The ASTM International Subcommittee on Recycled Plastics recently approved what it called major "enhancements" to the plastic resin identification code (RIC) system.
The big change? Gone are "chasing arrows," which surrounded numerals from 1 to 7 that defined the resin used in the product's packaging. Now the marking symbol is specified as a solid equilateral triangle around the number.
So pretty much they drew in the lines for the arrows, from my understanding. The reasoning behind this change, according to a news release, is that it "provides for more effective utilization across the stakeholder community, while also addressing recent innovations in polymer applications and multi-layer materials."
Okay, so let's back up for a moment. Now there's been much (much, much) confusion on what those RIC codes actually mean. In fact, I asked some of my fellow Coloradans at a local Target if they know what the symbol was on the bottom of plastic packaging. I was met with confusion and shrugs, most had no idea, but one person said simply, "recycling."
The RIC codes were developed by the Society of the Plastics Industry (SPI) in 1988 as a voluntary system to identify the polymer types, with the original goal being to help facilitate efficient recycling for the various plastics. These codes, originally permanently affixed to a plastic container, identified the resin from which the container was produced, "thereby facilitating the separation and marketing of the materials following the end of the container's intended purpose," SPI states on its website.
This is where confusion comes into play. While SPI says that the RIC was never meant to be an indicator of "recyclability," some viewed the labels as just that, which meant they believed that all of the plastic packaging could be thrown together in one bin for recycling. Think about the universal recycling symbol. It features three mutually chasing arrows. See where the misunderstanding happened?
SPI began work with ASTM in 2008 to update the RIC system to "better address changing societal needs and advancements in plastics materials." And that's where we are today.
ASTM believes that by replacing the chasing arrows graphic - commonly associated with recycling - with an equilateral triangle, it can help bring focus back to the system's core mission: resin identification and quality control prior to recycling.
The ASTM D7611 provides codes for the six most commonly found resin types, with a seventh category created for all other types.
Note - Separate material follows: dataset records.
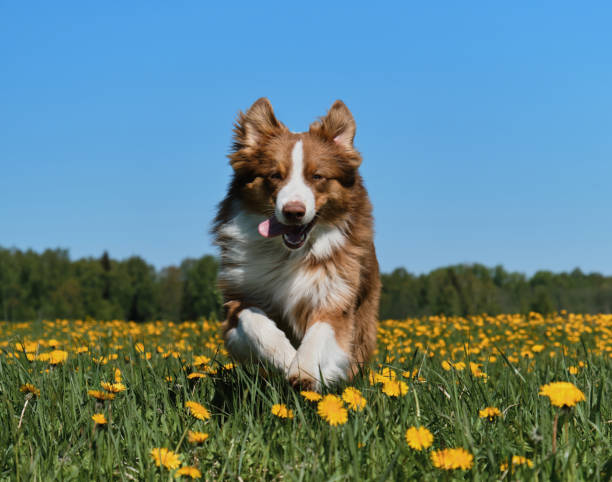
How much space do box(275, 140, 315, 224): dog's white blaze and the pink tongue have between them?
30 centimetres

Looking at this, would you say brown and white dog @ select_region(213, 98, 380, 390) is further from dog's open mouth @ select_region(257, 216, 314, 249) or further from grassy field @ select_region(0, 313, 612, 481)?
grassy field @ select_region(0, 313, 612, 481)

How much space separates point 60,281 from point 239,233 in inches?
2480

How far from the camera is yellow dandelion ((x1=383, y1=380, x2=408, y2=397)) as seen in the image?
3.11m

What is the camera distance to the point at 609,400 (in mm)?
3598

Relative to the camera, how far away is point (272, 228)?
4395mm

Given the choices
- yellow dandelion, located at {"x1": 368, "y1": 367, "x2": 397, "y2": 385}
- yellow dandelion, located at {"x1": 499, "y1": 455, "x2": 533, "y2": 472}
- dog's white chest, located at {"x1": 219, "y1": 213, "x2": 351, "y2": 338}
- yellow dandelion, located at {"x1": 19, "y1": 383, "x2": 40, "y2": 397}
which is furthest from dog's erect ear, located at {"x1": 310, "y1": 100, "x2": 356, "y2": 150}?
yellow dandelion, located at {"x1": 499, "y1": 455, "x2": 533, "y2": 472}

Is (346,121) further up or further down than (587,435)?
further up

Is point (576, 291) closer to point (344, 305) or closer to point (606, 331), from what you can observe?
point (606, 331)

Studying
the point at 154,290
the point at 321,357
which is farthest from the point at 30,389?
the point at 154,290

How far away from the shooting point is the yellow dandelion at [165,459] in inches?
98.0

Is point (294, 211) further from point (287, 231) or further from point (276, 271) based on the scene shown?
point (276, 271)

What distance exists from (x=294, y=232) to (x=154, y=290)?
204 ft

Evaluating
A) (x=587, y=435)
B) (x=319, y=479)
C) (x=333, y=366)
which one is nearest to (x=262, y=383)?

These categories include: 1) polyethylene terephthalate (PET); 2) high density polyethylene (HDPE); polyvinyl chloride (V); 4) low density polyethylene (LDPE); 5) polypropylene (PP); 6) polystyrene (PS); and 7) other, including materials made with more than one resin from categories 1-6.
The task group is looking into assessing how to differentiate between different melt flows within each resin; identify certain additives that might significantly change the properties of a resin; and better label individual resins (PLA, PC, ABS, Nylon, and others) that are currently designated as "other" in the current RIC system.
The task group is also discussing whether a new code is needed for linear low density polyethylene (LLDPE) to enable products made from this technology to be accurately identified and distinguished from products marked as HDPE or LDPE.
Arrows no more, do you care?
Okay, so let's circle back around to the arrows. There's been a lot of hoopla about these changes, so I'm curious - do you believe by filling in the chasing arrows, people will know that the symbol isn't designed to communicate recyclability? Or do you think they won't even notice? Are these changes a big deal or not? Most importantly, do you even care?